Hace unos días, un hombre que caminaba a unos cuantos pasos por delante de mi, tropezó y golpeó de manera accidental a un segundo. El otro, le dedicó una grosería medio susurrada y continúo caminando. El primero, se detuvo, con el rostro enrojecido de furia.
— ¿Quién coño te da derecho a insultarme? — gritó. Lo hizo en mitad de una calle concurrida, rodeado de transeúntes que caminaban de un lado a otro sin mirarlo, tratando de ignorar la escena lo mejor que podían. El segundo hombre irguió los hombros, inclinó el cuerpo. Dio un paso amenazador.
— ¿Qué mierdas…?
Retrocedí inquieta. De inmediato, un corrillo de curiosos rodeó a ambos hombros, observando con los ojos muy abiertos y desconcertados. La escena se hacía más tensa y virulenta por minutos: lo que había comenzado como un intercambio casi infantil de insultos, se estaba transformando en algo más: Uno de los hombres había empujado a otro, haciéndole caer al suelo y el otro, se había apresurado a levantarse para levantar el puño en actitud ofensiva. Me apresuré a avanzar entre la multitud, preocupada y desconcertada. Una mujer a mi lado volvió la cabeza para mirar sobre las cabezas de los que avanzaban con dificultad en la calle, y los que intentaban curiosear que sucedía más abajo.
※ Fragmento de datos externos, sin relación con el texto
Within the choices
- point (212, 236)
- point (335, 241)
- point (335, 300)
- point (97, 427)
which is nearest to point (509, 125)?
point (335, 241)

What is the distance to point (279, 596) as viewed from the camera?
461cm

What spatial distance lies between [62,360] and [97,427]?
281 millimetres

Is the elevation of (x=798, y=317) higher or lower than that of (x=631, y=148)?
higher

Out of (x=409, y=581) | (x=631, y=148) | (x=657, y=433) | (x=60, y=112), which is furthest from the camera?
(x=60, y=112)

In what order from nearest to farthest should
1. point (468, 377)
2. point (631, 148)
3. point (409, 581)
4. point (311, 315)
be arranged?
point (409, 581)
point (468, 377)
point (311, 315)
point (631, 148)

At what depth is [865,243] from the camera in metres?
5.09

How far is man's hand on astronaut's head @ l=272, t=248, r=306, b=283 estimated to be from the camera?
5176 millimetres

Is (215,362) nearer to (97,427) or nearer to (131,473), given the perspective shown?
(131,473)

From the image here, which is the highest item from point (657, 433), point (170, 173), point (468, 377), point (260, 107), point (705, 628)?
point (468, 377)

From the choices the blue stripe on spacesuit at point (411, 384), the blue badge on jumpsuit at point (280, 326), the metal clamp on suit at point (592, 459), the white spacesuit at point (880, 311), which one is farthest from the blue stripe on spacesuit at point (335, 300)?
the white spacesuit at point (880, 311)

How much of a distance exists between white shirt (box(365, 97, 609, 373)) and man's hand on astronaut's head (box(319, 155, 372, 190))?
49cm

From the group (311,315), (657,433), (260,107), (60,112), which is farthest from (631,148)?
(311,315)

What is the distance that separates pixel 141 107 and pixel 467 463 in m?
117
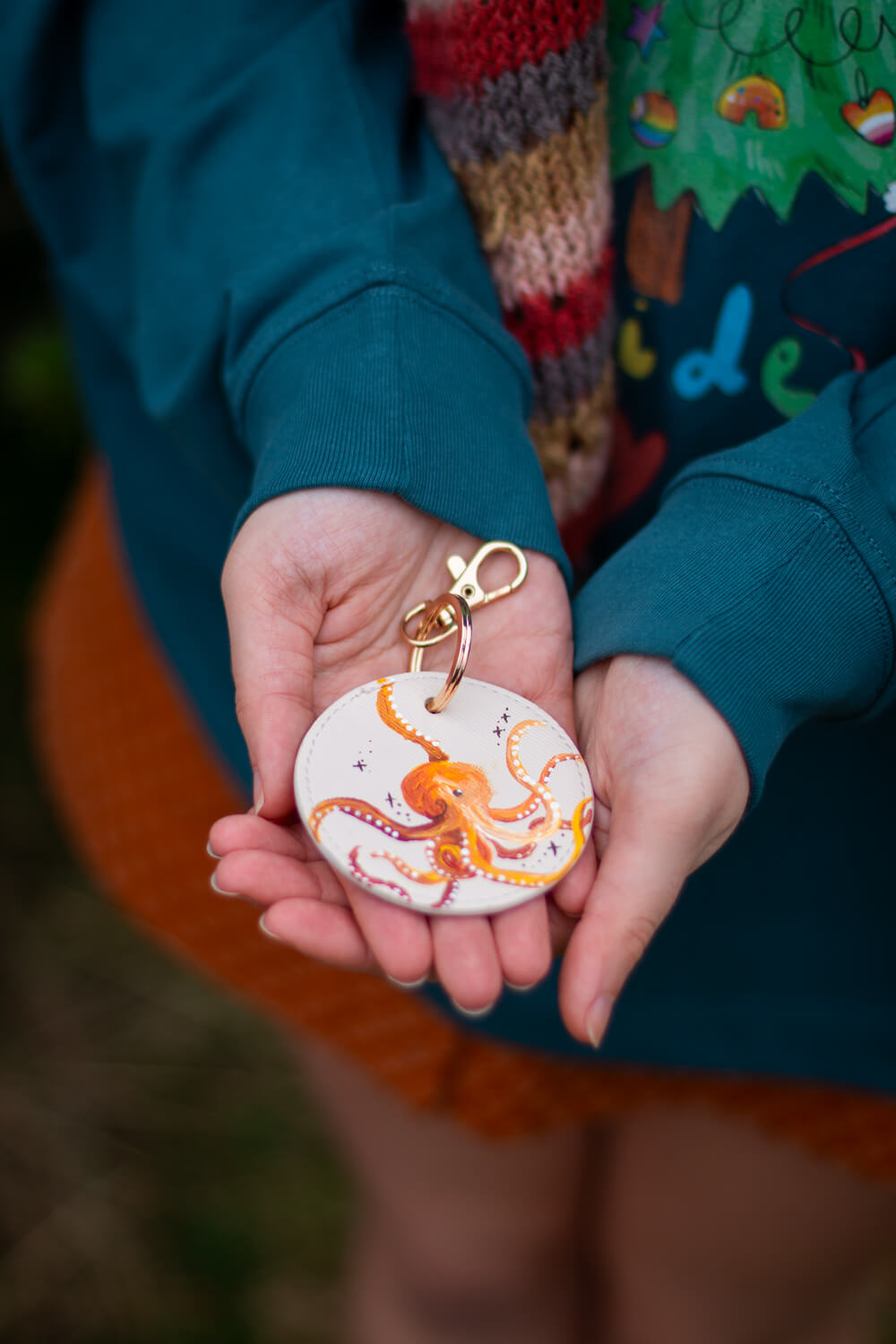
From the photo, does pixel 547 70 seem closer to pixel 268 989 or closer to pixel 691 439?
pixel 691 439

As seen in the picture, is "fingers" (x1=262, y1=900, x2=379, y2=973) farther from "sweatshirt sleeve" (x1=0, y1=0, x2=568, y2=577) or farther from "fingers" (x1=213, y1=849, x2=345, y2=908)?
"sweatshirt sleeve" (x1=0, y1=0, x2=568, y2=577)

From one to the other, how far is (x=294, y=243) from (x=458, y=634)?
1.21 ft

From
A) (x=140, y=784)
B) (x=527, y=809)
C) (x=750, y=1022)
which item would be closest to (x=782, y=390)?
(x=527, y=809)

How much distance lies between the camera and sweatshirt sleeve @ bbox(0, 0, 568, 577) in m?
0.85

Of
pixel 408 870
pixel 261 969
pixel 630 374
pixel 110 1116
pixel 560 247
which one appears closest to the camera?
pixel 408 870

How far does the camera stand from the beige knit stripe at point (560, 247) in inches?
34.7

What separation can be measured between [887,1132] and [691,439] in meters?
0.77

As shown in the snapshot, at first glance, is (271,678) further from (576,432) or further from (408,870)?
(576,432)

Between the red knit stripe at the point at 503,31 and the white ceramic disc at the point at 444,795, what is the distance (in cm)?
49

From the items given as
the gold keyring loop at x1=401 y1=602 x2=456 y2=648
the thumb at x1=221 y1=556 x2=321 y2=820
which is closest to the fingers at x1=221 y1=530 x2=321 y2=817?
the thumb at x1=221 y1=556 x2=321 y2=820

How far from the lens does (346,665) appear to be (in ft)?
2.98

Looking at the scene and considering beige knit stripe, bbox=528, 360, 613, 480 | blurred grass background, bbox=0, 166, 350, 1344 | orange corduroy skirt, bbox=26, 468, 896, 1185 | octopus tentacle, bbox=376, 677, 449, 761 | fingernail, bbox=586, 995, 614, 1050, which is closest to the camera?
fingernail, bbox=586, 995, 614, 1050

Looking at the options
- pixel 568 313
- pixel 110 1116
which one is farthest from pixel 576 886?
pixel 110 1116

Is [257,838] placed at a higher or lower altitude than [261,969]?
higher
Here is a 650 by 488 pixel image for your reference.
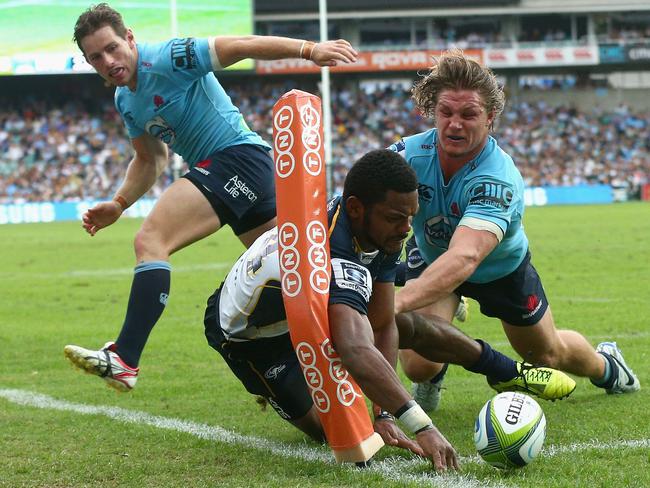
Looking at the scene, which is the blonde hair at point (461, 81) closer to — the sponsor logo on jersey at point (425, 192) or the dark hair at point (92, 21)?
the sponsor logo on jersey at point (425, 192)

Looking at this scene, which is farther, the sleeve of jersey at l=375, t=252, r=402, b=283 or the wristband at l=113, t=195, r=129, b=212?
the wristband at l=113, t=195, r=129, b=212

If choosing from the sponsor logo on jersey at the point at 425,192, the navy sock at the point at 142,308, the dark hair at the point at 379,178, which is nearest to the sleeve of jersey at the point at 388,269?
the dark hair at the point at 379,178

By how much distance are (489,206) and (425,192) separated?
19.7 inches

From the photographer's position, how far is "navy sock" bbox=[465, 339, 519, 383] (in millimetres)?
5234

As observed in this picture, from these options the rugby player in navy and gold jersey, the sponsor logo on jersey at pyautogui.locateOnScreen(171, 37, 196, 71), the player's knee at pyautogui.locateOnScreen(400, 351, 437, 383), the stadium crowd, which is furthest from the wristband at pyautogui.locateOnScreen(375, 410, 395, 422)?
the stadium crowd

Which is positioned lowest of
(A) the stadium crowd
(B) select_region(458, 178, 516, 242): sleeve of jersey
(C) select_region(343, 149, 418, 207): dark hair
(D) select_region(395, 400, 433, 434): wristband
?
(A) the stadium crowd

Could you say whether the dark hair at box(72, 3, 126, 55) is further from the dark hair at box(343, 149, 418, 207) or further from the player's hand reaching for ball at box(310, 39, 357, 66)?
the dark hair at box(343, 149, 418, 207)

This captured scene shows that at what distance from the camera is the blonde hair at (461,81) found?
540 centimetres

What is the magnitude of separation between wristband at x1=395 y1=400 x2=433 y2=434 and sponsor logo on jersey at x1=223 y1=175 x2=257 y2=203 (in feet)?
7.43

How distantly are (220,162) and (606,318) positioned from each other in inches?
180

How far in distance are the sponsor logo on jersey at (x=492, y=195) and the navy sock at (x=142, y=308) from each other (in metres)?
1.75

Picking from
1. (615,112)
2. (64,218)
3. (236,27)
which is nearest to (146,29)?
(236,27)

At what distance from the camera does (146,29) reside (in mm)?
38656

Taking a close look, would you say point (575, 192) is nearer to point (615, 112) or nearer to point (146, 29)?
point (615, 112)
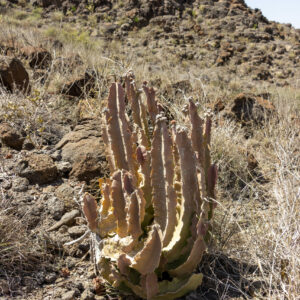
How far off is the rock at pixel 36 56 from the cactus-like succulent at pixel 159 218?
14.1 ft

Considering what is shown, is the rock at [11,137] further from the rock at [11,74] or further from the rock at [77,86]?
the rock at [77,86]

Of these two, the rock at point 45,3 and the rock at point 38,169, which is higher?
the rock at point 45,3

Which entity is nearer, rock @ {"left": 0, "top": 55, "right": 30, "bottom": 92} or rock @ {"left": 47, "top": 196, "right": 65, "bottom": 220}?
rock @ {"left": 47, "top": 196, "right": 65, "bottom": 220}

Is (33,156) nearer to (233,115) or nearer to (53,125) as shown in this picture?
(53,125)

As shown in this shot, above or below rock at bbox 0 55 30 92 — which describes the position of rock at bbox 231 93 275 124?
below

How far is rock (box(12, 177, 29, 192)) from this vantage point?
2.46 metres

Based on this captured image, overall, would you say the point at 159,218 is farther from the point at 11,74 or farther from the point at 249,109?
the point at 249,109

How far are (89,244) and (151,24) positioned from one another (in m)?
17.1

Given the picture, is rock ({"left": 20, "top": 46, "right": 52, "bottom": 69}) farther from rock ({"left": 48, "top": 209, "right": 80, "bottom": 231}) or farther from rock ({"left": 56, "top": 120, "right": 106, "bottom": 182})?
rock ({"left": 48, "top": 209, "right": 80, "bottom": 231})

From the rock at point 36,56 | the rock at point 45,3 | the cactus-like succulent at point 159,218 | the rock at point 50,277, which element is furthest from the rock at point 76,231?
the rock at point 45,3

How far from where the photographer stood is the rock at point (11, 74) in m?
3.96

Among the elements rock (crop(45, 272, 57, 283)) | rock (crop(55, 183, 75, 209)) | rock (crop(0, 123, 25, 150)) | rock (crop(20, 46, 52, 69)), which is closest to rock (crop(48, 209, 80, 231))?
rock (crop(55, 183, 75, 209))

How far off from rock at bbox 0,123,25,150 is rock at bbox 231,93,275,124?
323 centimetres

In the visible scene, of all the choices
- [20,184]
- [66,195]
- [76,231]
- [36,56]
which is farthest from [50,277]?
[36,56]
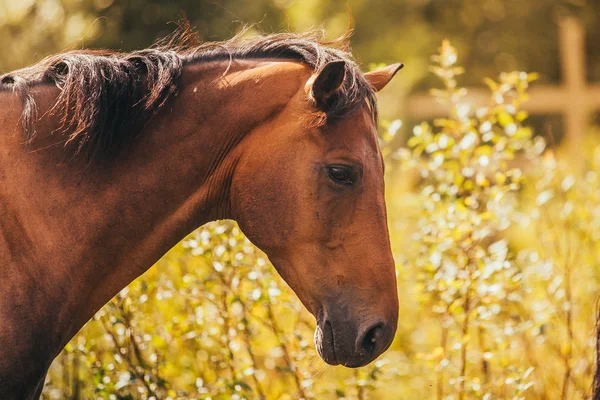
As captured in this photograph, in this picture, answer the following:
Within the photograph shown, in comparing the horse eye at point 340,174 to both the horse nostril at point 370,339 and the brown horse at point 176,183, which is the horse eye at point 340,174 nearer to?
the brown horse at point 176,183

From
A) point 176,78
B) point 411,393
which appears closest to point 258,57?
point 176,78

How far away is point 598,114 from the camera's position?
15.3 metres

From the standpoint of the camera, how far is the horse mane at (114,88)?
7.96 ft

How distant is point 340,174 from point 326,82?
309 mm

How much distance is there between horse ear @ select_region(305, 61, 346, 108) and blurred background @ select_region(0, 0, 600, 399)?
581 mm

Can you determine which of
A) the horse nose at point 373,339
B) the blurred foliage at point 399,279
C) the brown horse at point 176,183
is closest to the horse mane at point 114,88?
the brown horse at point 176,183

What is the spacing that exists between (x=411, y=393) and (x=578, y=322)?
1.45 metres

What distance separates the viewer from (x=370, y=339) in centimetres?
244

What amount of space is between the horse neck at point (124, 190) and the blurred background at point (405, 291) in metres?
0.62

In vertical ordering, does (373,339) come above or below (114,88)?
below

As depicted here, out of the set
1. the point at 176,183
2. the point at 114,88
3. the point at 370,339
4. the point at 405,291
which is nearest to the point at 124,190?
the point at 176,183

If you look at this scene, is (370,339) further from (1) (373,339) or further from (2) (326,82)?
(2) (326,82)

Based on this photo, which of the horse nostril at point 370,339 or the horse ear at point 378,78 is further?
the horse ear at point 378,78

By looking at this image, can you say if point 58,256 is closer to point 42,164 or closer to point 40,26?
point 42,164
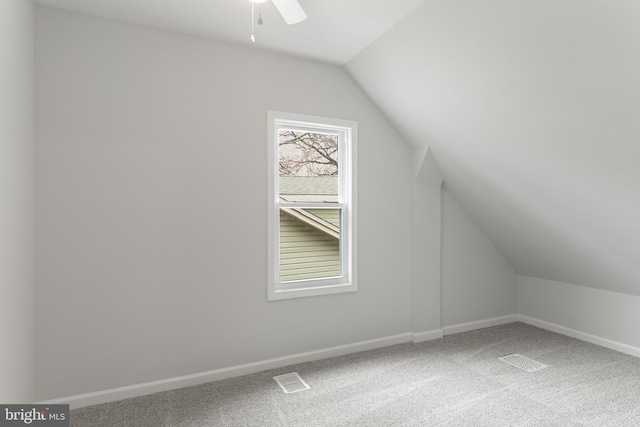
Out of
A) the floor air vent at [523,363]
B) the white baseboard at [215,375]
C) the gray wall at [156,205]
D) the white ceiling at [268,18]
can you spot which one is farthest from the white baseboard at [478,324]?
the white ceiling at [268,18]

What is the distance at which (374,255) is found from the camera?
11.1 feet

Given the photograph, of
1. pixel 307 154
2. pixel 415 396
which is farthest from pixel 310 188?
pixel 415 396

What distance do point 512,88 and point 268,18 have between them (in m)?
1.66

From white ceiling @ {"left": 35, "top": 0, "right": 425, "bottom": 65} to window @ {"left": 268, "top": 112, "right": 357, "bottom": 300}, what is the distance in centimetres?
60

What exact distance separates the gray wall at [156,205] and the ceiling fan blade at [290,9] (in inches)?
42.7

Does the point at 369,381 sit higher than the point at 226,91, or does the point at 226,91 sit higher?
the point at 226,91

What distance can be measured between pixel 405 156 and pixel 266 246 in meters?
1.64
— ¿Qué pasó? ¿Fue grave? — preguntó alguien a su lado. Ella se encogió de hombros y soltó una carcajada.
— Nah, la misma pendejada de todos los días.
Parpadee. Más abajo, la pelea parecía haber aumentado de intensidad y agresividad. Alguien comenzó a gritar pidiendo “calma” y una voz ebria se burló de él. “Esto es cosa de machos, chico, no seas maricón”. Cuando crucé la esquina, dos funcionarios policías corrían calle abajo para al parecer intentar controlar lo que parecía ser una situación cada vez más confusa. Escuché que alguien comentaba que uno de los curiosos había sacado un arma. “Ya se van a caer a tiros, pues”, concluyó con todo desparpajo.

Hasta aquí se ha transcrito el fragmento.